▸ Trecho do documento:

>>>>

Muitos autores famosos optaram pela escrita manual, como por exemplo Susan Sontag e Truman Capote. Ambos escreviam a primeira versão de seu manuscrito à caneta ou lápis. Na verdade, cursos atuais de escrita por todo o globo incentivam seus alunos a deixarem o computador de lado e se entregarem à escrita manual. Os motivos são atraentes:
Dizem os profissionais da área…
a) …que escrever à mão é exercitar a receptividade.
A prática da escrita é se treinar na arte de perceber o mundo. De receber os estímulos com mais facilidade. Sabemos que a escrita mais honesta vem de observação profunda. Basta se conectar com o mundo que algo “flui”.
De acordo com a instrutora de escrita criativa Sarah Selecky,
“corremos para lá e para cá a maior parte do dia, percebendo as coisas em um nível superficial. Para escrever algo que toque o outro, é preciso enxergar além. Perceber o mundo em profundidade é como ter um insight: nesse estado de espírito pode-se notar mais facilmente cenas verdadeiras, em vez de abordar as coisas em um nível óbvio, raso. E isso a escrita manual propicia.”
Enfim, escrever à mão transforma a experiência da escrita em algo mais artístico e menos superficial.
b) …que é fácil supereditar em frente à uma tela.
Supereditar, aqui, é editar demais. Editar em excesso. Vários escritores sugerem que deixemos, na primeira versão de nosso manuscrito, as palavras rolarem soltas. O problema é que nem percebemos quando subitamente copiamos um parágrafo que nos desagradou e apertamos sem dó o del.
“Quando você pressiona o del no computador, você apaga suas idéias antes mesmo de ter a chance de processá-las,” diz Selecky. Pergunte-se: por que você escreveu aquilo? Será que durante o fluxo não deixamos escapulir do inconsciente informações valiosas sobre nós, sobre nossa escrita, nossos medos e desejos? Quando a frase excluída desaparece da página, ela desaparece de sua consciência também.
“Quando escrevemos o primeiro esboço, não sabemos se o que está saindo é bom ou não – simplesmente não temos acesso a esse julgamento nesta fase. Estamos no momento de exploração, o que significa desativar a análise crítica. Escrever à mão, por sua vez, cria um mapa de nossas explorações. Mesmo se riscarmos uma frase, o resto continua lá, na página; sua presença afeta a frase seguinte que você escreve, e as frases depois disso. Quando você está escrevendo um primeiro rascunho, tentando adivinhar sua história, você precisa desses marcadores para orientar o seu subconsciente. Eles são o seu material.”
c) …que para o seu cérebro, escrever à mão é fazer arte.
Eu amo essa parte e se só houvesse ela como explicação, eu já me daria por satisfeita.
O fato é que o ato de colocar tinta no papel – de desenhar as letras – ativa o hemisfério direito de seu cérebro. Esta é a parte do cérebro que vê em imagens.

<<<<

▸ Dados extraídos:
>>>>

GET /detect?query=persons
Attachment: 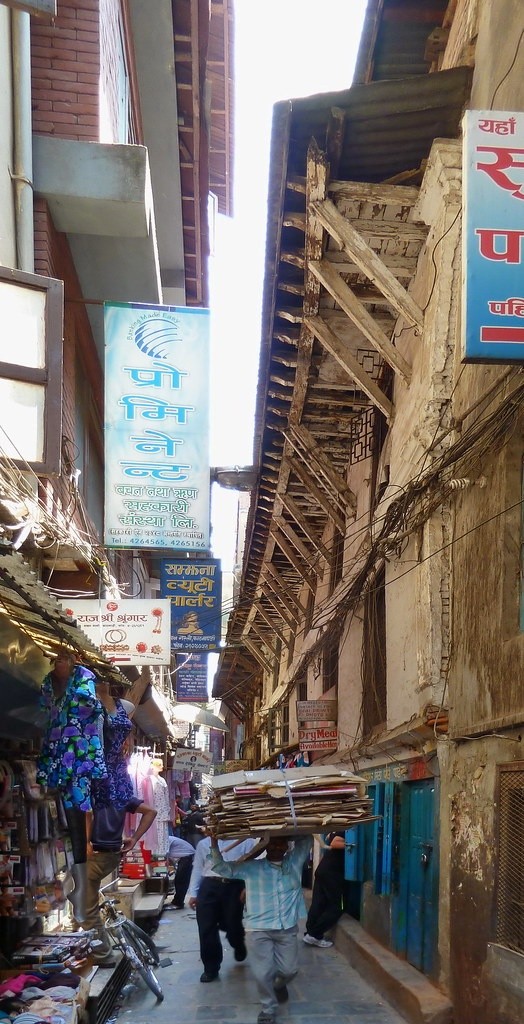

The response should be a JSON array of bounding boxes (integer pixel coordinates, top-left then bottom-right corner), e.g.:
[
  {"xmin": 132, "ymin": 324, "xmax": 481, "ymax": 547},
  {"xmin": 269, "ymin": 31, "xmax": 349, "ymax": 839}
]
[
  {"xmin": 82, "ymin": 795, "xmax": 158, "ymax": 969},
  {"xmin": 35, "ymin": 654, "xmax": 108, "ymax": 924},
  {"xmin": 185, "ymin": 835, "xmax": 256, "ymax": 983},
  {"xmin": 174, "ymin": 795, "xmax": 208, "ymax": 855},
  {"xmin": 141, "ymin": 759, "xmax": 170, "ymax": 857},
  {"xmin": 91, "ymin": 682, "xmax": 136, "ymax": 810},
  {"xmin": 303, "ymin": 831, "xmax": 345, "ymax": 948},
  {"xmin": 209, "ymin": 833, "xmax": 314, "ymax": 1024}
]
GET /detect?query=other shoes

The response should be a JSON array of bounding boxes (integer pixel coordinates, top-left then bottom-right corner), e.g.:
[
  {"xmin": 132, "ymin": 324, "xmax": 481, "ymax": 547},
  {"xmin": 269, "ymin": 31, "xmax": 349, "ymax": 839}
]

<<<<
>>>>

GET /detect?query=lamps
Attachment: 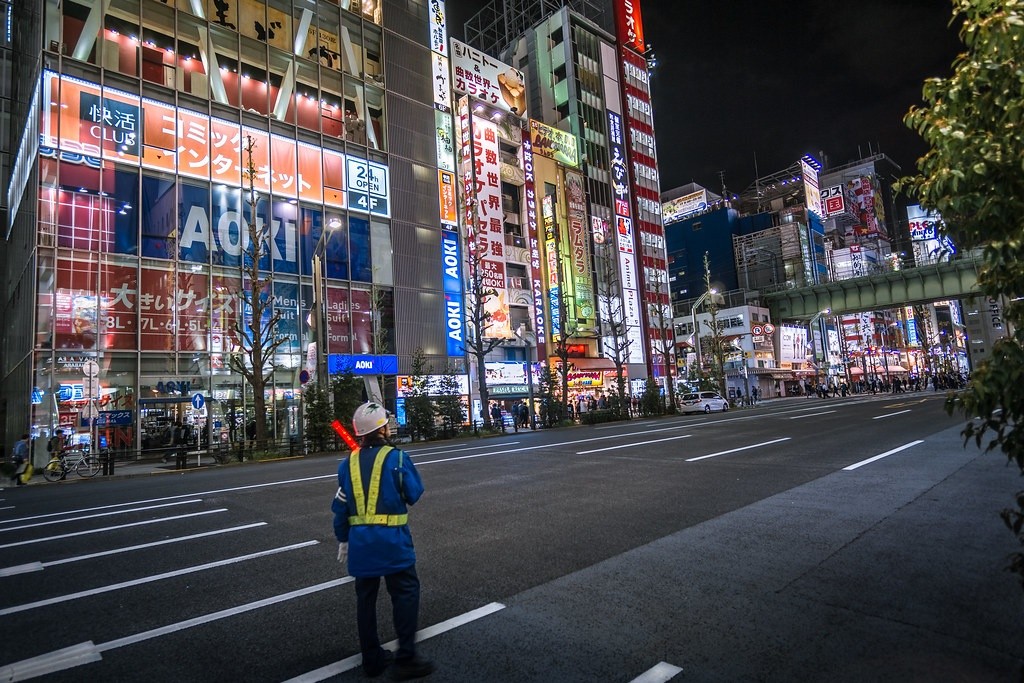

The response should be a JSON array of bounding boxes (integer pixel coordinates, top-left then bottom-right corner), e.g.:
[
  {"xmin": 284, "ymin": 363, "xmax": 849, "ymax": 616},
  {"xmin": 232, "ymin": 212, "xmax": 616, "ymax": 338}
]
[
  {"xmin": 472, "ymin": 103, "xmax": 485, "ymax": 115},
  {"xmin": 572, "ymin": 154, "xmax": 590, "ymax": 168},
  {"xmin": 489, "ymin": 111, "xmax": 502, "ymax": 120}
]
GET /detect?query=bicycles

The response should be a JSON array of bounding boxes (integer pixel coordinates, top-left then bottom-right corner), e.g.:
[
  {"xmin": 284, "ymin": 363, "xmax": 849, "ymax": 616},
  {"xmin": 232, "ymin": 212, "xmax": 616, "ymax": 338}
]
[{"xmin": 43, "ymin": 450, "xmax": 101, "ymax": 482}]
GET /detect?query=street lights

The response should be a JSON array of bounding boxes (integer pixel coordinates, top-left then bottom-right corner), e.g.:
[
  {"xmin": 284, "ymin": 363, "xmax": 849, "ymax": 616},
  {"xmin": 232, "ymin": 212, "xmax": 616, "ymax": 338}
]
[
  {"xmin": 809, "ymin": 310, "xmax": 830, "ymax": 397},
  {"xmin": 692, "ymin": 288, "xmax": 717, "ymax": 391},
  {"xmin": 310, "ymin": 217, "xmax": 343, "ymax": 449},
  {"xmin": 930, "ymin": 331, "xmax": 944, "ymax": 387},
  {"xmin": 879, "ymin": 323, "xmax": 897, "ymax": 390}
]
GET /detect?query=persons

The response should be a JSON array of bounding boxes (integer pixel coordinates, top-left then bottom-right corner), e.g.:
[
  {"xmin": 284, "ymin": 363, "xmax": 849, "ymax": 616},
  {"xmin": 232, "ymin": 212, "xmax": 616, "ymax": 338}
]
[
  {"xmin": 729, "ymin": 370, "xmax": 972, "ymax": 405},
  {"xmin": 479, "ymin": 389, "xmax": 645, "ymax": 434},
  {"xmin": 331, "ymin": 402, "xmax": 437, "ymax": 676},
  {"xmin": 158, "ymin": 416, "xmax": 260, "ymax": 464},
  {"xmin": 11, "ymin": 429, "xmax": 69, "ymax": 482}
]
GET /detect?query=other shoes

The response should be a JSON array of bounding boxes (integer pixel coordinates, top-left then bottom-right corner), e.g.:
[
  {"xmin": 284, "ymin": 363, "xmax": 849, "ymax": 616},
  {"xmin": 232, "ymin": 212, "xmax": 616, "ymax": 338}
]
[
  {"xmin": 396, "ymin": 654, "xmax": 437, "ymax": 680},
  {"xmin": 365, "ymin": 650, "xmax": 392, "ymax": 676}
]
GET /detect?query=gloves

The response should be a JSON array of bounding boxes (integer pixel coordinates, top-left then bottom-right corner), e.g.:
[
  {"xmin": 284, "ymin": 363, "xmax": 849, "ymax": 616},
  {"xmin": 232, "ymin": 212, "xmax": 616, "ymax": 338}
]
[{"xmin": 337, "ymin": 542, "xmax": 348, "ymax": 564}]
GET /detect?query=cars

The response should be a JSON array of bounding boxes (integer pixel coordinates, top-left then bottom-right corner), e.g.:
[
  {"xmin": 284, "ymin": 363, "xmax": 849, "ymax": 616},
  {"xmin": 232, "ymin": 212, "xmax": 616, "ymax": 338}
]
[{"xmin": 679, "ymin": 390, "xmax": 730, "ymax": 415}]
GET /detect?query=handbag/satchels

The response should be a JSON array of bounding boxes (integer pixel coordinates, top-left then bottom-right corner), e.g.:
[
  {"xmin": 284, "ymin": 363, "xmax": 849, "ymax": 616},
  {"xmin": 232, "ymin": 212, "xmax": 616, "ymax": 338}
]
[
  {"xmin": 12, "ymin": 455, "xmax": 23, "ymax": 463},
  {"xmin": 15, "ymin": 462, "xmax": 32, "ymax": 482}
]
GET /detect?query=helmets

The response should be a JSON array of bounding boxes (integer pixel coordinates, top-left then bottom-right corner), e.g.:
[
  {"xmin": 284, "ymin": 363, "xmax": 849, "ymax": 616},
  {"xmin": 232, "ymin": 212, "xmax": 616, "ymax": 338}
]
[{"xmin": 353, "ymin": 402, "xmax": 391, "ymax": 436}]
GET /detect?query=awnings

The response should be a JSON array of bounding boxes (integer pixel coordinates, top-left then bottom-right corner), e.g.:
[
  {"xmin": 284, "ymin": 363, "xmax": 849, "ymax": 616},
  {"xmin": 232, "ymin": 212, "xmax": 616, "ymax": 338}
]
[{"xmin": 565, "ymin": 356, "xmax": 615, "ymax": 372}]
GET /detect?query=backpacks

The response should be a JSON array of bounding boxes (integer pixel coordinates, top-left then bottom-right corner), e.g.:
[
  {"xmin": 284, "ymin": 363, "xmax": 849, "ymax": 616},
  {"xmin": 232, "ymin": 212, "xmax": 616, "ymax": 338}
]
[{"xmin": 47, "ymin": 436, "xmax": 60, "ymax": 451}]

<<<<

▸ Tarefa curta 1: Reproduza o trecho sobre a escrita à mão, começando nas palavras "O fato é que" e parando logo depois de "vê em imagens.".
▸ Tarefa curta 2: Dê seguimento ao texto sobre a escrita à mão a partir da última frase apresentada.

▸ Resposta 1:
O fato é que o ato de colocar tinta no papel – de desenhar as letras – ativa o hemisfério direito de seu cérebro. Esta é a parte do cérebro que vê em imagens.

▸ Resposta 2:
A instrutora do site Story is a State of Mind nos desafia a fazer um experimento:
“…em um pedaço de papel em branco, escreva uma lista de palavras que começam com a letra “B.” Escreva as palavras muito lentamente, como elas vêm para você. Todas devem ter letras maiúsculas, e serem mais ou menos desenhadas como se você fosse um calígrafo. Alinhe-as uma sob a outra fazendo uma coluna de palavra. Continue a brincar com as formas das letras enquanto escreve as palavras. Experimente sentir a criatividade inundar o seu hemisfério direito. Você está trabalhando com a linguagem, sim, mas você também está brincando, está desenhando. Em seguida, vire a página, e continue a escrever à mão, desta vez usando personagens e voz. Você agora está aquecido. Seu cérebro se sente flexível, elástico. Faça isso por 10 minutos todas as manhãs.“
(Eu já comecei a treinar. )
E finalmente…
d) …que a escrita à mão é mais real.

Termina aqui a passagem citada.